A series of minor characters shows just how widespread this is. There’s Astrid, the school lunch lady who has been reprimanded for repeatedly using a racial slur. Years later, in the aftermath of another reindeer attack, Astrid is interviewed by a television news reporter and asked to provide her point of view on the incident, despite having almost no connection to the issue beyond having loud and racist opinions about Sámi people. Then there’s the restaurants and companies that buy illicit reindeer meat from Robert, a black market that pulls at the notion that Stolen‘s villain is simply a rogue operator. It also shows just how profitable racism can be.

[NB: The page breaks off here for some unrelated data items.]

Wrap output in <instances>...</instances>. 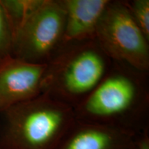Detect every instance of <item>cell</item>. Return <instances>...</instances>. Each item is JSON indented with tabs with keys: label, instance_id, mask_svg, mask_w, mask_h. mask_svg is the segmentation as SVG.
I'll return each mask as SVG.
<instances>
[{
	"label": "cell",
	"instance_id": "3",
	"mask_svg": "<svg viewBox=\"0 0 149 149\" xmlns=\"http://www.w3.org/2000/svg\"><path fill=\"white\" fill-rule=\"evenodd\" d=\"M113 61L96 40L64 43L47 64L43 93L74 109L105 77Z\"/></svg>",
	"mask_w": 149,
	"mask_h": 149
},
{
	"label": "cell",
	"instance_id": "7",
	"mask_svg": "<svg viewBox=\"0 0 149 149\" xmlns=\"http://www.w3.org/2000/svg\"><path fill=\"white\" fill-rule=\"evenodd\" d=\"M138 137L74 117L54 149H135Z\"/></svg>",
	"mask_w": 149,
	"mask_h": 149
},
{
	"label": "cell",
	"instance_id": "11",
	"mask_svg": "<svg viewBox=\"0 0 149 149\" xmlns=\"http://www.w3.org/2000/svg\"><path fill=\"white\" fill-rule=\"evenodd\" d=\"M13 33L0 3V64L13 57Z\"/></svg>",
	"mask_w": 149,
	"mask_h": 149
},
{
	"label": "cell",
	"instance_id": "4",
	"mask_svg": "<svg viewBox=\"0 0 149 149\" xmlns=\"http://www.w3.org/2000/svg\"><path fill=\"white\" fill-rule=\"evenodd\" d=\"M65 13L59 0H40L14 34L13 57L47 65L64 44Z\"/></svg>",
	"mask_w": 149,
	"mask_h": 149
},
{
	"label": "cell",
	"instance_id": "10",
	"mask_svg": "<svg viewBox=\"0 0 149 149\" xmlns=\"http://www.w3.org/2000/svg\"><path fill=\"white\" fill-rule=\"evenodd\" d=\"M134 21L149 40V0H125Z\"/></svg>",
	"mask_w": 149,
	"mask_h": 149
},
{
	"label": "cell",
	"instance_id": "6",
	"mask_svg": "<svg viewBox=\"0 0 149 149\" xmlns=\"http://www.w3.org/2000/svg\"><path fill=\"white\" fill-rule=\"evenodd\" d=\"M47 65L10 57L0 64V109L28 101L44 93Z\"/></svg>",
	"mask_w": 149,
	"mask_h": 149
},
{
	"label": "cell",
	"instance_id": "1",
	"mask_svg": "<svg viewBox=\"0 0 149 149\" xmlns=\"http://www.w3.org/2000/svg\"><path fill=\"white\" fill-rule=\"evenodd\" d=\"M77 120L141 135L149 130V71L120 61L74 108Z\"/></svg>",
	"mask_w": 149,
	"mask_h": 149
},
{
	"label": "cell",
	"instance_id": "2",
	"mask_svg": "<svg viewBox=\"0 0 149 149\" xmlns=\"http://www.w3.org/2000/svg\"><path fill=\"white\" fill-rule=\"evenodd\" d=\"M74 120L72 107L46 93L0 109V149H54Z\"/></svg>",
	"mask_w": 149,
	"mask_h": 149
},
{
	"label": "cell",
	"instance_id": "5",
	"mask_svg": "<svg viewBox=\"0 0 149 149\" xmlns=\"http://www.w3.org/2000/svg\"><path fill=\"white\" fill-rule=\"evenodd\" d=\"M95 40L113 61L149 71V40L134 21L124 0H110L99 21Z\"/></svg>",
	"mask_w": 149,
	"mask_h": 149
},
{
	"label": "cell",
	"instance_id": "8",
	"mask_svg": "<svg viewBox=\"0 0 149 149\" xmlns=\"http://www.w3.org/2000/svg\"><path fill=\"white\" fill-rule=\"evenodd\" d=\"M65 13L64 43L95 40L99 21L110 0H59Z\"/></svg>",
	"mask_w": 149,
	"mask_h": 149
},
{
	"label": "cell",
	"instance_id": "12",
	"mask_svg": "<svg viewBox=\"0 0 149 149\" xmlns=\"http://www.w3.org/2000/svg\"><path fill=\"white\" fill-rule=\"evenodd\" d=\"M137 144L139 149H149V130L137 137Z\"/></svg>",
	"mask_w": 149,
	"mask_h": 149
},
{
	"label": "cell",
	"instance_id": "9",
	"mask_svg": "<svg viewBox=\"0 0 149 149\" xmlns=\"http://www.w3.org/2000/svg\"><path fill=\"white\" fill-rule=\"evenodd\" d=\"M40 1V0H0L13 33V38L17 30Z\"/></svg>",
	"mask_w": 149,
	"mask_h": 149
},
{
	"label": "cell",
	"instance_id": "13",
	"mask_svg": "<svg viewBox=\"0 0 149 149\" xmlns=\"http://www.w3.org/2000/svg\"><path fill=\"white\" fill-rule=\"evenodd\" d=\"M135 149H139V146H138V144H137V146H136V148Z\"/></svg>",
	"mask_w": 149,
	"mask_h": 149
}]
</instances>
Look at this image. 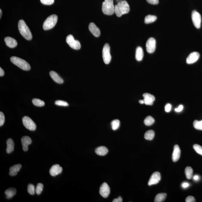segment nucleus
<instances>
[{"instance_id": "obj_1", "label": "nucleus", "mask_w": 202, "mask_h": 202, "mask_svg": "<svg viewBox=\"0 0 202 202\" xmlns=\"http://www.w3.org/2000/svg\"><path fill=\"white\" fill-rule=\"evenodd\" d=\"M129 6L127 2L123 1L115 6V13L117 16L120 17L123 14L129 13Z\"/></svg>"}, {"instance_id": "obj_2", "label": "nucleus", "mask_w": 202, "mask_h": 202, "mask_svg": "<svg viewBox=\"0 0 202 202\" xmlns=\"http://www.w3.org/2000/svg\"><path fill=\"white\" fill-rule=\"evenodd\" d=\"M18 28L20 33L26 39L30 41L32 39L31 32L23 20H20L18 22Z\"/></svg>"}, {"instance_id": "obj_3", "label": "nucleus", "mask_w": 202, "mask_h": 202, "mask_svg": "<svg viewBox=\"0 0 202 202\" xmlns=\"http://www.w3.org/2000/svg\"><path fill=\"white\" fill-rule=\"evenodd\" d=\"M102 11L105 14L112 15L115 13L113 0H104L102 4Z\"/></svg>"}, {"instance_id": "obj_4", "label": "nucleus", "mask_w": 202, "mask_h": 202, "mask_svg": "<svg viewBox=\"0 0 202 202\" xmlns=\"http://www.w3.org/2000/svg\"><path fill=\"white\" fill-rule=\"evenodd\" d=\"M10 60L14 64L23 70L28 71L30 69V66L29 63L21 58L13 56L11 58Z\"/></svg>"}, {"instance_id": "obj_5", "label": "nucleus", "mask_w": 202, "mask_h": 202, "mask_svg": "<svg viewBox=\"0 0 202 202\" xmlns=\"http://www.w3.org/2000/svg\"><path fill=\"white\" fill-rule=\"evenodd\" d=\"M58 17L56 15H52L48 17L43 23V28L44 30H48L52 28L57 21Z\"/></svg>"}, {"instance_id": "obj_6", "label": "nucleus", "mask_w": 202, "mask_h": 202, "mask_svg": "<svg viewBox=\"0 0 202 202\" xmlns=\"http://www.w3.org/2000/svg\"><path fill=\"white\" fill-rule=\"evenodd\" d=\"M103 61L106 64H108L111 60L110 54V47L108 44L106 43L103 47L102 51Z\"/></svg>"}, {"instance_id": "obj_7", "label": "nucleus", "mask_w": 202, "mask_h": 202, "mask_svg": "<svg viewBox=\"0 0 202 202\" xmlns=\"http://www.w3.org/2000/svg\"><path fill=\"white\" fill-rule=\"evenodd\" d=\"M22 122L24 126L29 130L33 131L36 129V124L30 117H24L22 119Z\"/></svg>"}, {"instance_id": "obj_8", "label": "nucleus", "mask_w": 202, "mask_h": 202, "mask_svg": "<svg viewBox=\"0 0 202 202\" xmlns=\"http://www.w3.org/2000/svg\"><path fill=\"white\" fill-rule=\"evenodd\" d=\"M66 42L72 48L78 50L81 48V45L79 42L74 39L71 35H68L66 39Z\"/></svg>"}, {"instance_id": "obj_9", "label": "nucleus", "mask_w": 202, "mask_h": 202, "mask_svg": "<svg viewBox=\"0 0 202 202\" xmlns=\"http://www.w3.org/2000/svg\"><path fill=\"white\" fill-rule=\"evenodd\" d=\"M192 19L194 26L197 29H199L201 27V15L196 11L194 10L192 13Z\"/></svg>"}, {"instance_id": "obj_10", "label": "nucleus", "mask_w": 202, "mask_h": 202, "mask_svg": "<svg viewBox=\"0 0 202 202\" xmlns=\"http://www.w3.org/2000/svg\"><path fill=\"white\" fill-rule=\"evenodd\" d=\"M156 41L153 38H151L148 39L146 43V49L149 53H152L155 51L156 48Z\"/></svg>"}, {"instance_id": "obj_11", "label": "nucleus", "mask_w": 202, "mask_h": 202, "mask_svg": "<svg viewBox=\"0 0 202 202\" xmlns=\"http://www.w3.org/2000/svg\"><path fill=\"white\" fill-rule=\"evenodd\" d=\"M100 194L103 198H106L110 193V189L107 183H103L100 187Z\"/></svg>"}, {"instance_id": "obj_12", "label": "nucleus", "mask_w": 202, "mask_h": 202, "mask_svg": "<svg viewBox=\"0 0 202 202\" xmlns=\"http://www.w3.org/2000/svg\"><path fill=\"white\" fill-rule=\"evenodd\" d=\"M161 175L158 172H154L149 179L148 185L149 186H151L157 184L161 180Z\"/></svg>"}, {"instance_id": "obj_13", "label": "nucleus", "mask_w": 202, "mask_h": 202, "mask_svg": "<svg viewBox=\"0 0 202 202\" xmlns=\"http://www.w3.org/2000/svg\"><path fill=\"white\" fill-rule=\"evenodd\" d=\"M200 56V54L198 52H194L191 53L188 57L186 62L188 64H192L196 62Z\"/></svg>"}, {"instance_id": "obj_14", "label": "nucleus", "mask_w": 202, "mask_h": 202, "mask_svg": "<svg viewBox=\"0 0 202 202\" xmlns=\"http://www.w3.org/2000/svg\"><path fill=\"white\" fill-rule=\"evenodd\" d=\"M62 168L58 164H55L51 168L50 170V175L52 176H55L62 172Z\"/></svg>"}, {"instance_id": "obj_15", "label": "nucleus", "mask_w": 202, "mask_h": 202, "mask_svg": "<svg viewBox=\"0 0 202 202\" xmlns=\"http://www.w3.org/2000/svg\"><path fill=\"white\" fill-rule=\"evenodd\" d=\"M144 103L147 105H152L155 100V97L150 94L145 93L143 95Z\"/></svg>"}, {"instance_id": "obj_16", "label": "nucleus", "mask_w": 202, "mask_h": 202, "mask_svg": "<svg viewBox=\"0 0 202 202\" xmlns=\"http://www.w3.org/2000/svg\"><path fill=\"white\" fill-rule=\"evenodd\" d=\"M21 143H22L23 150L25 152L27 151L28 150V146L29 145L31 144L32 143V139L29 136H24L21 138Z\"/></svg>"}, {"instance_id": "obj_17", "label": "nucleus", "mask_w": 202, "mask_h": 202, "mask_svg": "<svg viewBox=\"0 0 202 202\" xmlns=\"http://www.w3.org/2000/svg\"><path fill=\"white\" fill-rule=\"evenodd\" d=\"M89 31L94 36L98 37L101 35V31L98 27L93 23H91L89 24Z\"/></svg>"}, {"instance_id": "obj_18", "label": "nucleus", "mask_w": 202, "mask_h": 202, "mask_svg": "<svg viewBox=\"0 0 202 202\" xmlns=\"http://www.w3.org/2000/svg\"><path fill=\"white\" fill-rule=\"evenodd\" d=\"M180 151L179 147L178 145H175L174 146V150L172 154V160L174 162H176L180 158Z\"/></svg>"}, {"instance_id": "obj_19", "label": "nucleus", "mask_w": 202, "mask_h": 202, "mask_svg": "<svg viewBox=\"0 0 202 202\" xmlns=\"http://www.w3.org/2000/svg\"><path fill=\"white\" fill-rule=\"evenodd\" d=\"M4 40L6 45L11 48H13L16 47L17 45V42L16 40L10 37H6L5 38Z\"/></svg>"}, {"instance_id": "obj_20", "label": "nucleus", "mask_w": 202, "mask_h": 202, "mask_svg": "<svg viewBox=\"0 0 202 202\" xmlns=\"http://www.w3.org/2000/svg\"><path fill=\"white\" fill-rule=\"evenodd\" d=\"M21 167L22 166L20 164L15 165L12 166L10 169L9 175L11 176H15L17 174L18 172H20Z\"/></svg>"}, {"instance_id": "obj_21", "label": "nucleus", "mask_w": 202, "mask_h": 202, "mask_svg": "<svg viewBox=\"0 0 202 202\" xmlns=\"http://www.w3.org/2000/svg\"><path fill=\"white\" fill-rule=\"evenodd\" d=\"M50 75L51 78L55 82L60 84H62L63 83V82H64L63 80L58 75L56 72L51 71L50 72Z\"/></svg>"}, {"instance_id": "obj_22", "label": "nucleus", "mask_w": 202, "mask_h": 202, "mask_svg": "<svg viewBox=\"0 0 202 202\" xmlns=\"http://www.w3.org/2000/svg\"><path fill=\"white\" fill-rule=\"evenodd\" d=\"M7 148L6 151L8 154H10L13 151L14 147V143L13 140L11 138H9L7 141Z\"/></svg>"}, {"instance_id": "obj_23", "label": "nucleus", "mask_w": 202, "mask_h": 202, "mask_svg": "<svg viewBox=\"0 0 202 202\" xmlns=\"http://www.w3.org/2000/svg\"><path fill=\"white\" fill-rule=\"evenodd\" d=\"M95 152L98 155L104 156L107 154L108 150L105 146H101L95 149Z\"/></svg>"}, {"instance_id": "obj_24", "label": "nucleus", "mask_w": 202, "mask_h": 202, "mask_svg": "<svg viewBox=\"0 0 202 202\" xmlns=\"http://www.w3.org/2000/svg\"><path fill=\"white\" fill-rule=\"evenodd\" d=\"M16 192L17 190L16 189L14 188H11L7 189L5 192V193L6 195V198L7 199H10L14 196L16 194Z\"/></svg>"}, {"instance_id": "obj_25", "label": "nucleus", "mask_w": 202, "mask_h": 202, "mask_svg": "<svg viewBox=\"0 0 202 202\" xmlns=\"http://www.w3.org/2000/svg\"><path fill=\"white\" fill-rule=\"evenodd\" d=\"M143 51L142 48L140 47H137L135 52V59L138 61H141L143 59Z\"/></svg>"}, {"instance_id": "obj_26", "label": "nucleus", "mask_w": 202, "mask_h": 202, "mask_svg": "<svg viewBox=\"0 0 202 202\" xmlns=\"http://www.w3.org/2000/svg\"><path fill=\"white\" fill-rule=\"evenodd\" d=\"M166 196H167V195L166 193L158 194L155 197L154 202H162L164 201L166 199Z\"/></svg>"}, {"instance_id": "obj_27", "label": "nucleus", "mask_w": 202, "mask_h": 202, "mask_svg": "<svg viewBox=\"0 0 202 202\" xmlns=\"http://www.w3.org/2000/svg\"><path fill=\"white\" fill-rule=\"evenodd\" d=\"M154 136H155V132L152 130L148 131L145 132L144 135L145 139L148 140H152Z\"/></svg>"}, {"instance_id": "obj_28", "label": "nucleus", "mask_w": 202, "mask_h": 202, "mask_svg": "<svg viewBox=\"0 0 202 202\" xmlns=\"http://www.w3.org/2000/svg\"><path fill=\"white\" fill-rule=\"evenodd\" d=\"M157 17L155 15H149L146 16L145 19V23L146 24L151 23L156 20Z\"/></svg>"}, {"instance_id": "obj_29", "label": "nucleus", "mask_w": 202, "mask_h": 202, "mask_svg": "<svg viewBox=\"0 0 202 202\" xmlns=\"http://www.w3.org/2000/svg\"><path fill=\"white\" fill-rule=\"evenodd\" d=\"M193 170L192 168L190 166H187L185 169V173L186 177L188 179H191L192 178Z\"/></svg>"}, {"instance_id": "obj_30", "label": "nucleus", "mask_w": 202, "mask_h": 202, "mask_svg": "<svg viewBox=\"0 0 202 202\" xmlns=\"http://www.w3.org/2000/svg\"><path fill=\"white\" fill-rule=\"evenodd\" d=\"M155 122V120L151 116H148L145 119L144 123L145 125L146 126H151Z\"/></svg>"}, {"instance_id": "obj_31", "label": "nucleus", "mask_w": 202, "mask_h": 202, "mask_svg": "<svg viewBox=\"0 0 202 202\" xmlns=\"http://www.w3.org/2000/svg\"><path fill=\"white\" fill-rule=\"evenodd\" d=\"M32 103L35 106H38V107H42L44 106L45 103L44 101L38 99V98H34L32 100Z\"/></svg>"}, {"instance_id": "obj_32", "label": "nucleus", "mask_w": 202, "mask_h": 202, "mask_svg": "<svg viewBox=\"0 0 202 202\" xmlns=\"http://www.w3.org/2000/svg\"><path fill=\"white\" fill-rule=\"evenodd\" d=\"M112 129L113 130H116L120 127V121L118 120H114L111 123Z\"/></svg>"}, {"instance_id": "obj_33", "label": "nucleus", "mask_w": 202, "mask_h": 202, "mask_svg": "<svg viewBox=\"0 0 202 202\" xmlns=\"http://www.w3.org/2000/svg\"><path fill=\"white\" fill-rule=\"evenodd\" d=\"M193 126L196 129L202 130V120L200 121L195 120L194 122Z\"/></svg>"}, {"instance_id": "obj_34", "label": "nucleus", "mask_w": 202, "mask_h": 202, "mask_svg": "<svg viewBox=\"0 0 202 202\" xmlns=\"http://www.w3.org/2000/svg\"><path fill=\"white\" fill-rule=\"evenodd\" d=\"M28 192L31 195H33L36 192V189H35L34 185L33 184H30L28 186Z\"/></svg>"}, {"instance_id": "obj_35", "label": "nucleus", "mask_w": 202, "mask_h": 202, "mask_svg": "<svg viewBox=\"0 0 202 202\" xmlns=\"http://www.w3.org/2000/svg\"><path fill=\"white\" fill-rule=\"evenodd\" d=\"M193 148L194 150L197 153L202 155V147L201 146L198 144H195L193 146Z\"/></svg>"}, {"instance_id": "obj_36", "label": "nucleus", "mask_w": 202, "mask_h": 202, "mask_svg": "<svg viewBox=\"0 0 202 202\" xmlns=\"http://www.w3.org/2000/svg\"><path fill=\"white\" fill-rule=\"evenodd\" d=\"M44 185L42 183H39L37 185L36 189V192L38 195H40L42 192Z\"/></svg>"}, {"instance_id": "obj_37", "label": "nucleus", "mask_w": 202, "mask_h": 202, "mask_svg": "<svg viewBox=\"0 0 202 202\" xmlns=\"http://www.w3.org/2000/svg\"><path fill=\"white\" fill-rule=\"evenodd\" d=\"M55 104L59 106H69L68 103L66 101H55Z\"/></svg>"}, {"instance_id": "obj_38", "label": "nucleus", "mask_w": 202, "mask_h": 202, "mask_svg": "<svg viewBox=\"0 0 202 202\" xmlns=\"http://www.w3.org/2000/svg\"><path fill=\"white\" fill-rule=\"evenodd\" d=\"M42 4L45 5H51L53 4L54 0H40Z\"/></svg>"}, {"instance_id": "obj_39", "label": "nucleus", "mask_w": 202, "mask_h": 202, "mask_svg": "<svg viewBox=\"0 0 202 202\" xmlns=\"http://www.w3.org/2000/svg\"><path fill=\"white\" fill-rule=\"evenodd\" d=\"M5 121V117L4 114L3 112H0V126H1L4 125Z\"/></svg>"}, {"instance_id": "obj_40", "label": "nucleus", "mask_w": 202, "mask_h": 202, "mask_svg": "<svg viewBox=\"0 0 202 202\" xmlns=\"http://www.w3.org/2000/svg\"><path fill=\"white\" fill-rule=\"evenodd\" d=\"M185 201L186 202H195V199L194 197L189 196L186 198Z\"/></svg>"}, {"instance_id": "obj_41", "label": "nucleus", "mask_w": 202, "mask_h": 202, "mask_svg": "<svg viewBox=\"0 0 202 202\" xmlns=\"http://www.w3.org/2000/svg\"><path fill=\"white\" fill-rule=\"evenodd\" d=\"M171 109H172V106H171L170 104L168 103V104H166V105L165 106V110L166 112H170Z\"/></svg>"}, {"instance_id": "obj_42", "label": "nucleus", "mask_w": 202, "mask_h": 202, "mask_svg": "<svg viewBox=\"0 0 202 202\" xmlns=\"http://www.w3.org/2000/svg\"><path fill=\"white\" fill-rule=\"evenodd\" d=\"M149 4L152 5H157L159 3L158 0H146Z\"/></svg>"}, {"instance_id": "obj_43", "label": "nucleus", "mask_w": 202, "mask_h": 202, "mask_svg": "<svg viewBox=\"0 0 202 202\" xmlns=\"http://www.w3.org/2000/svg\"><path fill=\"white\" fill-rule=\"evenodd\" d=\"M183 106L182 105H180L178 108L175 109V111L176 112H180L183 110Z\"/></svg>"}, {"instance_id": "obj_44", "label": "nucleus", "mask_w": 202, "mask_h": 202, "mask_svg": "<svg viewBox=\"0 0 202 202\" xmlns=\"http://www.w3.org/2000/svg\"><path fill=\"white\" fill-rule=\"evenodd\" d=\"M113 202H123L122 198L121 197H118V198H115L112 201Z\"/></svg>"}, {"instance_id": "obj_45", "label": "nucleus", "mask_w": 202, "mask_h": 202, "mask_svg": "<svg viewBox=\"0 0 202 202\" xmlns=\"http://www.w3.org/2000/svg\"><path fill=\"white\" fill-rule=\"evenodd\" d=\"M189 186V183L187 182H184L182 184V187L183 188H186L188 187Z\"/></svg>"}, {"instance_id": "obj_46", "label": "nucleus", "mask_w": 202, "mask_h": 202, "mask_svg": "<svg viewBox=\"0 0 202 202\" xmlns=\"http://www.w3.org/2000/svg\"><path fill=\"white\" fill-rule=\"evenodd\" d=\"M4 75V70H3L1 67L0 68V76H2Z\"/></svg>"}, {"instance_id": "obj_47", "label": "nucleus", "mask_w": 202, "mask_h": 202, "mask_svg": "<svg viewBox=\"0 0 202 202\" xmlns=\"http://www.w3.org/2000/svg\"><path fill=\"white\" fill-rule=\"evenodd\" d=\"M193 179L195 180H198L199 179V177L198 176L196 175L194 176Z\"/></svg>"}, {"instance_id": "obj_48", "label": "nucleus", "mask_w": 202, "mask_h": 202, "mask_svg": "<svg viewBox=\"0 0 202 202\" xmlns=\"http://www.w3.org/2000/svg\"><path fill=\"white\" fill-rule=\"evenodd\" d=\"M139 103L140 104H143V103H144V100H140V101H139Z\"/></svg>"}, {"instance_id": "obj_49", "label": "nucleus", "mask_w": 202, "mask_h": 202, "mask_svg": "<svg viewBox=\"0 0 202 202\" xmlns=\"http://www.w3.org/2000/svg\"><path fill=\"white\" fill-rule=\"evenodd\" d=\"M123 1V0H116L117 4H118V3L121 2L122 1Z\"/></svg>"}, {"instance_id": "obj_50", "label": "nucleus", "mask_w": 202, "mask_h": 202, "mask_svg": "<svg viewBox=\"0 0 202 202\" xmlns=\"http://www.w3.org/2000/svg\"><path fill=\"white\" fill-rule=\"evenodd\" d=\"M2 15V10H0V18H1Z\"/></svg>"}]
</instances>
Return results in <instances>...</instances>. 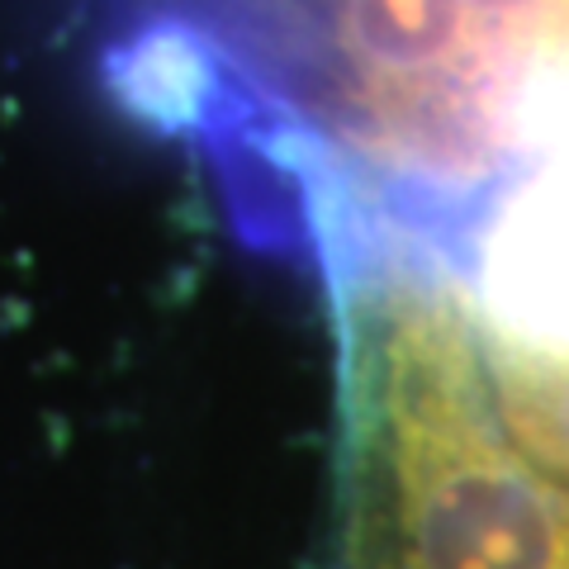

What Stolen may do best is make clear how hollow words ring when world leaders talk about protecting Indigenous land and people — a notion that echoes well beyond the pages of Elsa’s fictional story. If officials are not willing to provide basic human rights protections, how can they be expected to commit to global efforts to fight climate change? “They had raised the alarm, trying to get people outside the reindeer grazing grounds to understand — can’t you see what’s happening? We’ve known for a long time!” Elsa fumes as climate change intensifies its effects on her community.
Outside of Stolen‘s fictional pages, Elsa’s battle echoes in university research labs and United Nations meeting rooms. The Sámi’s traditional lands are located mostly in the Arctic Circle where global warming is happening four times faster than the rest of the world. In Sweden, extractive industries continue to threaten Sámi pastoralists, and in Norway, green energy wreaks havoc on traditional reindeer herding grounds. Perhaps Stolen‘s most reflective element is a clear understanding of how generations of Sámi have lived in harmony with their world, and how violence has worked at every level to unravel that knowledge and relationship.
“Being Sámi meant carrying your history with you, to stand before that heavy burden as a child and choose to bear it or not. But how could you choose not to bear your family’s history and carry on your inheritance?” Elsa asks herself.
Laestadius makes it clear that Elsa and the real life Sámi activists will keep fighting, but that true responsibility rests with the rest of the world. In this way, Stolen is both a lesson and a warning.